Extra Credit: Audio Scrobbler
Due: Wednessday, December 7 (max 10 points)
In this assignment, you will investigate the AudioScrobbler system used to
power the last.fm site and experiment
with music data stored on the Duke
Scrobbler site.
Part 1: Gathering Data
You should have already signed up for AudioScrobbler from Lab 3. In this part of the assignment you will:
- Follow the directions in the Duke Scrobbler documentation to log on to our version of .
- Sign up for last.fm and the CompSci 1 group. See the help page for more
information.
Writeup: Record your last.fm and facebook logins.
- Listen to at least 15 songs on your iPod or computer and upload the listening data
to both last.fm and Duke Scrobbler. The songs that you listen to
should reflect your current musical tastes.
Check your
profile page to see if your tracks are displayed. It sometimes takes
a few days for the tracks to show up on last.fm, while tracks should
show up immediately after being submitted with Duke
Scrobbler. See the last.fm help pages or send mail to scobbler-admin@cs.duke.edu for more
information.
- In a paragraph, characterize your music interests. How do
the songs that you listened to reflect those interests?
Part 2: Recommender Systems
You can view everyone's top artist and track lists. last.fm has a number of services set up so that
you can find people with similar musical interests, listen to your
favorite music, and discover new music that you should like.
Most of these services are based around the concept of a neighbor.
Your neighbors are supposed to be people with similar music taste to
you. How are neighbors calculated? Here's what they have to say?
We have developed an especially perverted type of probabilistic latent
semantic analysis. Profiles are decomposed using a custom algorithm
based on relative popularity of items, then organised using latent
class analysis.
The authors appear to be being deliberately vague here, but there is a
great deal of work on such systems.
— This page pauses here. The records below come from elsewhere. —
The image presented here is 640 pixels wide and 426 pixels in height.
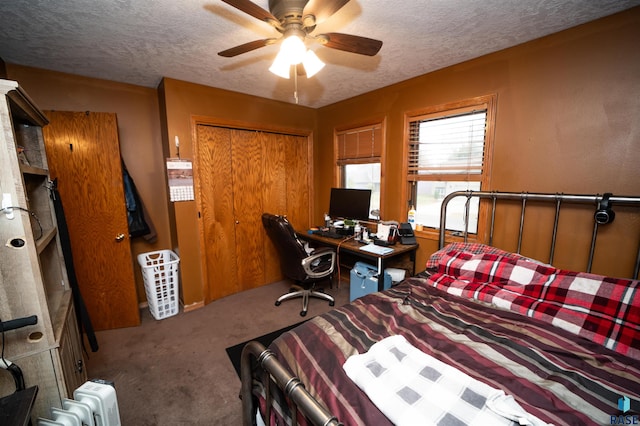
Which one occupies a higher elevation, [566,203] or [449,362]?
[566,203]

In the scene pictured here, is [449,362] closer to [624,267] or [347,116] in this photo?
[624,267]

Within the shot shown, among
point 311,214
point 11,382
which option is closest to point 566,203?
point 311,214

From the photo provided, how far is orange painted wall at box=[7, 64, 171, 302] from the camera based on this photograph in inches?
88.9

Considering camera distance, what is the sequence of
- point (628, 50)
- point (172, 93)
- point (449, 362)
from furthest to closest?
point (172, 93) → point (628, 50) → point (449, 362)

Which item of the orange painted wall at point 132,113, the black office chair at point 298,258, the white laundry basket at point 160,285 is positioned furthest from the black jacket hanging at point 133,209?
the black office chair at point 298,258

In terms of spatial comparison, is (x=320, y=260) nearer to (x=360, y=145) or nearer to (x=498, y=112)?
(x=360, y=145)

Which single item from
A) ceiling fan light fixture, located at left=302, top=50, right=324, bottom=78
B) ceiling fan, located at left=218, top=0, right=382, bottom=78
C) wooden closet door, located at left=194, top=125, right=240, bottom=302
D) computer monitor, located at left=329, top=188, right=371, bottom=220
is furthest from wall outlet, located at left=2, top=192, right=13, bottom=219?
computer monitor, located at left=329, top=188, right=371, bottom=220

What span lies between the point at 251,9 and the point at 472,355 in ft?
5.95

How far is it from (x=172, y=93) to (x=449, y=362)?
10.1 feet

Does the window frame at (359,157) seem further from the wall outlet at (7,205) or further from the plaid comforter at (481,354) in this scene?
the wall outlet at (7,205)

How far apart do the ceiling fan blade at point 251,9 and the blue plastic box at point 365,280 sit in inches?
85.7

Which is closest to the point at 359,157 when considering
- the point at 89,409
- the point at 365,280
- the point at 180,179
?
the point at 365,280

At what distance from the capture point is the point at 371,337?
46.5 inches

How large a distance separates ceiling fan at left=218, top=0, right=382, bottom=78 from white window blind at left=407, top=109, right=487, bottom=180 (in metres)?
1.27
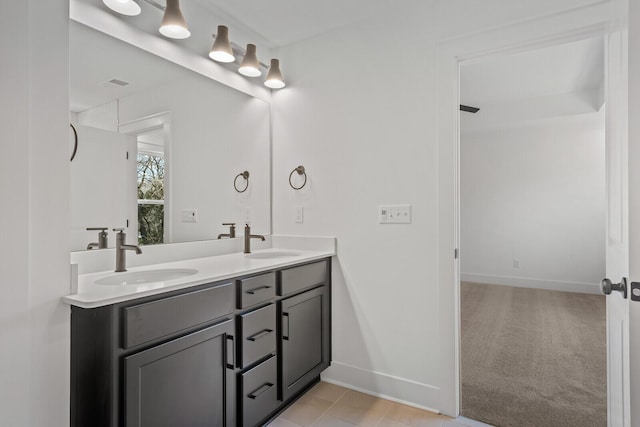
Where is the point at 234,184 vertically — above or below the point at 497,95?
below

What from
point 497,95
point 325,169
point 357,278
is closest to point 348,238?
point 357,278

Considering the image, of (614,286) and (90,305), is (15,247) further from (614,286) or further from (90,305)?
(614,286)

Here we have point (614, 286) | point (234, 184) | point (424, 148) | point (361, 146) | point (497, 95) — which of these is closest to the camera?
point (614, 286)

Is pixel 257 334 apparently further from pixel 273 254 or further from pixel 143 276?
pixel 273 254

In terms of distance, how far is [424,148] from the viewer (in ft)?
6.70

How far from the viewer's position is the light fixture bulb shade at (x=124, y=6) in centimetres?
161

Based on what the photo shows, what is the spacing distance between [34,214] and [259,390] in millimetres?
1209

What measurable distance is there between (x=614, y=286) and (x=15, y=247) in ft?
6.21

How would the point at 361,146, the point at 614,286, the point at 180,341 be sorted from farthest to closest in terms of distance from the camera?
the point at 361,146 < the point at 180,341 < the point at 614,286

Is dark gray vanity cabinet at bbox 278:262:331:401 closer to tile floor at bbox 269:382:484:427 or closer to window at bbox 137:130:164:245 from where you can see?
tile floor at bbox 269:382:484:427

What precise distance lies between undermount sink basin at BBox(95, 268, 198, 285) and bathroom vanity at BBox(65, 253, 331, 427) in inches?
2.4

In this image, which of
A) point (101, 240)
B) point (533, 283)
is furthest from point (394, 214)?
point (533, 283)

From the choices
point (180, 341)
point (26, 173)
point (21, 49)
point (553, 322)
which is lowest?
point (553, 322)

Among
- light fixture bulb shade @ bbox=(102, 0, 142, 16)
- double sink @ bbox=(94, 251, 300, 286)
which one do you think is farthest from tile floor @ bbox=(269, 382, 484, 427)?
light fixture bulb shade @ bbox=(102, 0, 142, 16)
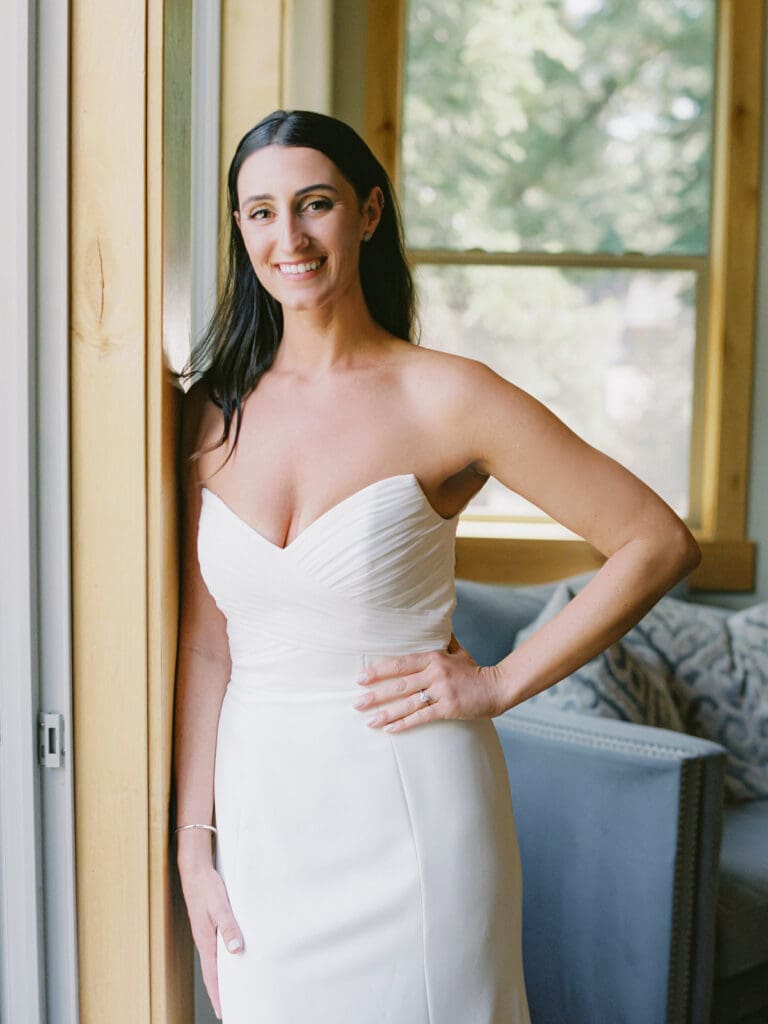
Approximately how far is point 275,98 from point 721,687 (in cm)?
185

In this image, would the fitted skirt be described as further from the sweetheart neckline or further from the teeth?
the teeth

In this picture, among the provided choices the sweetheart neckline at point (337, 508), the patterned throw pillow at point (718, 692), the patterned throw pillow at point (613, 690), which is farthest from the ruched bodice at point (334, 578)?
the patterned throw pillow at point (718, 692)

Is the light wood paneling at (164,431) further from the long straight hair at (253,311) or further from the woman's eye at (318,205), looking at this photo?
the woman's eye at (318,205)

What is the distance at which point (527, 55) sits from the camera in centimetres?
354

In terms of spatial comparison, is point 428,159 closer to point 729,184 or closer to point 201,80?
point 729,184

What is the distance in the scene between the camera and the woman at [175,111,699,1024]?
1.33 meters

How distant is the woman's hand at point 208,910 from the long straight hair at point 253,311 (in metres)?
0.53

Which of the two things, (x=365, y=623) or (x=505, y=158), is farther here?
(x=505, y=158)

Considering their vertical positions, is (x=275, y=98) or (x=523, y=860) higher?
(x=275, y=98)

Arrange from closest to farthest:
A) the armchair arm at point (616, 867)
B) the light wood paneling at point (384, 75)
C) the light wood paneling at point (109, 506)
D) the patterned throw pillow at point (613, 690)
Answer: the light wood paneling at point (109, 506)
the armchair arm at point (616, 867)
the patterned throw pillow at point (613, 690)
the light wood paneling at point (384, 75)

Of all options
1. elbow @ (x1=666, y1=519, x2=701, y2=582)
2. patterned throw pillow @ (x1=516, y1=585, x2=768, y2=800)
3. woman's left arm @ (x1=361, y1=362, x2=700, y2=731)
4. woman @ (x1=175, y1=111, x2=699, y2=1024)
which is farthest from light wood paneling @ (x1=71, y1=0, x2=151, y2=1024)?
patterned throw pillow @ (x1=516, y1=585, x2=768, y2=800)

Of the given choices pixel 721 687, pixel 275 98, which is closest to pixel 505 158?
pixel 275 98

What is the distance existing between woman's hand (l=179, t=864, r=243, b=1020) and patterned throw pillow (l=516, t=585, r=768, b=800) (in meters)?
1.43

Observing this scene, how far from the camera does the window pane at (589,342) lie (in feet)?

Latent
semantic analysis is often used in collaborative filtering
systems. Collaborative
filtering systems make predictions about the interests of a user by
generalizing from taste information collected by the collective user
community. AudioScrobbler is a type of recommender
system that collects data on user behavior and uses
collaborative filtering to recommend other songs. The
details of latent semantic analysis may be beyond the scope of this
course, but the general ideas are still somewhat accessible.
There are two good survey papers on Blackboard:
- Paul Resnick and Hal R. Varian. Recommender Systems (Introduction to
special section). Communications of the ACM, 40(3):56-58,
March 1997.
- Adomavicius, G. and Tuzhilin, A. Toward the next generation of
recommender systems: a survey of the state-of-the-art and possible
extensions. IEEE Transactions on Knowledge and Data
Engineering, 17(6):734-749, 2005.
Using the information from the papers, the data from Duke Scrobbler and on the last.fm profiles,
and the help pages and forums on the
last.fm site, answer as many of the following questions as you can as
to the best of your ability.
Duke Scrobbler
- Who would you rank as your closest neighbors on Duke Scrobbler? Why?
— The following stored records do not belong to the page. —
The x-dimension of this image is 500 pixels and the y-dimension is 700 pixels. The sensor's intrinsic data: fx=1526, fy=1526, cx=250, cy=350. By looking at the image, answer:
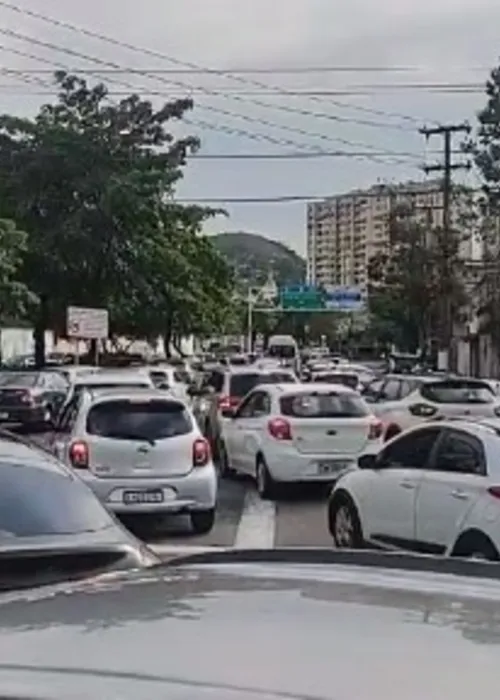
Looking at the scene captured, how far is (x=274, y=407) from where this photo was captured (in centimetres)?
1939

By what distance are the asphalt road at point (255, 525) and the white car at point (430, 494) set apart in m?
1.53

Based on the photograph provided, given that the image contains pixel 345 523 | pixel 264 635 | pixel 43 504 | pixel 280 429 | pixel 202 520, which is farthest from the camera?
pixel 280 429

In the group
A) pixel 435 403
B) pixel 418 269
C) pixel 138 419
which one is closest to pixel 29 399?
pixel 435 403

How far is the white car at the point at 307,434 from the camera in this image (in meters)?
18.8

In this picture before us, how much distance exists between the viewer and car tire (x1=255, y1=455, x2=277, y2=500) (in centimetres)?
1902

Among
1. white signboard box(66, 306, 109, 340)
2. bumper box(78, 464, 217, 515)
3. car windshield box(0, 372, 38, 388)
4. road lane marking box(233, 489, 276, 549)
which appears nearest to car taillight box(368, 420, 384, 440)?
road lane marking box(233, 489, 276, 549)

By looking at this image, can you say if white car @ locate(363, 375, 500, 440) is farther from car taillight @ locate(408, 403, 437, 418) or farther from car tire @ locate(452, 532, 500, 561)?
car tire @ locate(452, 532, 500, 561)

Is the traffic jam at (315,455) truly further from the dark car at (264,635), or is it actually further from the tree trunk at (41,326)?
the tree trunk at (41,326)

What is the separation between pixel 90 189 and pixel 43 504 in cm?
3875

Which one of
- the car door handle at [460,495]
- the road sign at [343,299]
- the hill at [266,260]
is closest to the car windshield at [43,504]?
the car door handle at [460,495]

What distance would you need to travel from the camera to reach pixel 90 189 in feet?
149

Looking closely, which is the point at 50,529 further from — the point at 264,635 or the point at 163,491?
the point at 163,491

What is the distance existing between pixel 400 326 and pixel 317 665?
88.3 m

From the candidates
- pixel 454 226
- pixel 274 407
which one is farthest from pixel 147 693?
pixel 454 226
- Given the data that is available from Duke Scrobbler and the readings,
describe an algorithm for determining a metric for determining how
similar two users' musical tastes are.
You should use the View TASTE file utility from Duke Scrobbler to see what the data would look
for your proposed algorithm. Taste is a system for
making recommendations based on different collaborative filtering
algorithms.
Last.fm
- How similar are your musical tastes to those expressed by your
top neighbor in last.fm? Are many of the songs listed in his or her profile in your
collection as well? What percentage of the Top Tracks - Overall listed in his or
her profile do you own or listen to frequently? What about Top
Artist - Overall?
- If you have a neighbors page, go to it and note your neighbors. Based on the observed neighbor assignments and the readings on recommender
systems, how do you think the match values are calculated? What
information is used from the playlist? What information is used
from the actual music files? I am
not interested in the absolute match values, but rather the
relative values. For example, in what kind of system, would
profile A be a closer match than profile B and vice versa.
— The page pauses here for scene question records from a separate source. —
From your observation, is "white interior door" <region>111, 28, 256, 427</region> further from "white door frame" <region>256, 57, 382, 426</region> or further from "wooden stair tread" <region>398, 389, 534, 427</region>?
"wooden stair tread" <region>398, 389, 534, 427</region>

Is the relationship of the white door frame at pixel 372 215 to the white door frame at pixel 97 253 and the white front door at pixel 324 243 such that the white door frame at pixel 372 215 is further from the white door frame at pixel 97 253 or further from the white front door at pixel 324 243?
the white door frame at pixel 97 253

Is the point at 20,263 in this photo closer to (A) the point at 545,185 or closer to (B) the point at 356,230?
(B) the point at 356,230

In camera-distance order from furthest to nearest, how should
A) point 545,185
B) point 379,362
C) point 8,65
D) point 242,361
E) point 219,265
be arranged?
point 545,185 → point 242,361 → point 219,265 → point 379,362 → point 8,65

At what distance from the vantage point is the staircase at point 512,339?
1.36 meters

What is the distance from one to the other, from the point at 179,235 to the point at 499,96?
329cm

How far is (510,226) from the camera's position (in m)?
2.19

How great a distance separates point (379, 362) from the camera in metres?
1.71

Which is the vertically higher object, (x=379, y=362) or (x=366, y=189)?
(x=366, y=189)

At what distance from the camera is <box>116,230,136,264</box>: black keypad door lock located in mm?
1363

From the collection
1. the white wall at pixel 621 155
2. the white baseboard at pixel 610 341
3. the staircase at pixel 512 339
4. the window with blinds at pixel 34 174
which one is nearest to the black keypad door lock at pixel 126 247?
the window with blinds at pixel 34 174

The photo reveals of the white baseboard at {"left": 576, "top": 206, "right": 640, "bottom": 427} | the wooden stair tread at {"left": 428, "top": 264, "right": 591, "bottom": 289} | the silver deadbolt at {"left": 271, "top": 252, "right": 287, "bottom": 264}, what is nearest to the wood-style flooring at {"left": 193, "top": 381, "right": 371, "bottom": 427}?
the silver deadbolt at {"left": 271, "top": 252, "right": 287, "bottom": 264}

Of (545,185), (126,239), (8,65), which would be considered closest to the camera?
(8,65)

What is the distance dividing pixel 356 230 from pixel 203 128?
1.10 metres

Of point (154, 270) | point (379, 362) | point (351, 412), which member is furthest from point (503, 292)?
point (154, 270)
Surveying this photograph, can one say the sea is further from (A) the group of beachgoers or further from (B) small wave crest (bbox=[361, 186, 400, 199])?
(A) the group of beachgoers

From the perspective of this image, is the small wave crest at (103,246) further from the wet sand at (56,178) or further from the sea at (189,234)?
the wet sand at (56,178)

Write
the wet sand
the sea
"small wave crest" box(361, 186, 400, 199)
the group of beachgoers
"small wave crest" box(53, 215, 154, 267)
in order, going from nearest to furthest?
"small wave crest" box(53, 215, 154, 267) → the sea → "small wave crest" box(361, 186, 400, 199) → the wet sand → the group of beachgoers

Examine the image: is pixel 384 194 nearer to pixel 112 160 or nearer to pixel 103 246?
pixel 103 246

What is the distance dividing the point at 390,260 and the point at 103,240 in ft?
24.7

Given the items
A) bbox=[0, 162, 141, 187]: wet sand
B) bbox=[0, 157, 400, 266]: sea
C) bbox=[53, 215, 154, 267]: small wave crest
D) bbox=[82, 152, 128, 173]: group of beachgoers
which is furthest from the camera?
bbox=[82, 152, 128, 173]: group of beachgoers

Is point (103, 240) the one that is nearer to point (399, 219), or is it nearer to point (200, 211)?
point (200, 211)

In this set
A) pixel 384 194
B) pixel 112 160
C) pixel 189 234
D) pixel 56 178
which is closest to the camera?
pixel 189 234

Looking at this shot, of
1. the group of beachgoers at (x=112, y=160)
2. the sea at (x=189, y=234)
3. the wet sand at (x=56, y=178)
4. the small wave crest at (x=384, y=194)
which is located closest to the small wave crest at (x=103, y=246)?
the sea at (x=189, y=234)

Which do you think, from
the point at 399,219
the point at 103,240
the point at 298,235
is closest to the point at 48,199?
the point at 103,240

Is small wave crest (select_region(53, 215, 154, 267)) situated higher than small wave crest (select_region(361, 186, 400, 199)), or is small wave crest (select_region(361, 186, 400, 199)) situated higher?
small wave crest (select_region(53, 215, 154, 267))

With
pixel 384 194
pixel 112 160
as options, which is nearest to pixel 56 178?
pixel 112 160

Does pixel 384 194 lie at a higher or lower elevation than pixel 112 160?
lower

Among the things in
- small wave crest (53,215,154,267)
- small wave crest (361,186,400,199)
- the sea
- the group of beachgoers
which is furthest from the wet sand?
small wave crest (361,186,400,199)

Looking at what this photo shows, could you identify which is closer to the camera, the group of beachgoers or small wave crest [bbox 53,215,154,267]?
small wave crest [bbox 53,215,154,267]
- Design an experiment to test your hypothesis from the previous
question.
- Who would be your neighbors from the CompSci 1 group? How could you
create a graph of the connections between users? What would the
vertices and edges represent?
Feedback
- What do you think of the Duke Scrobbler interface and documentation?
How does it compare to last.fm? Would you recommend the use of
Duke Scrobbler to a friend? What tasks did you find
particularly difficult or confusing?
Submitting
Write up your results and submit as either a Word or PDF document via Blackboard.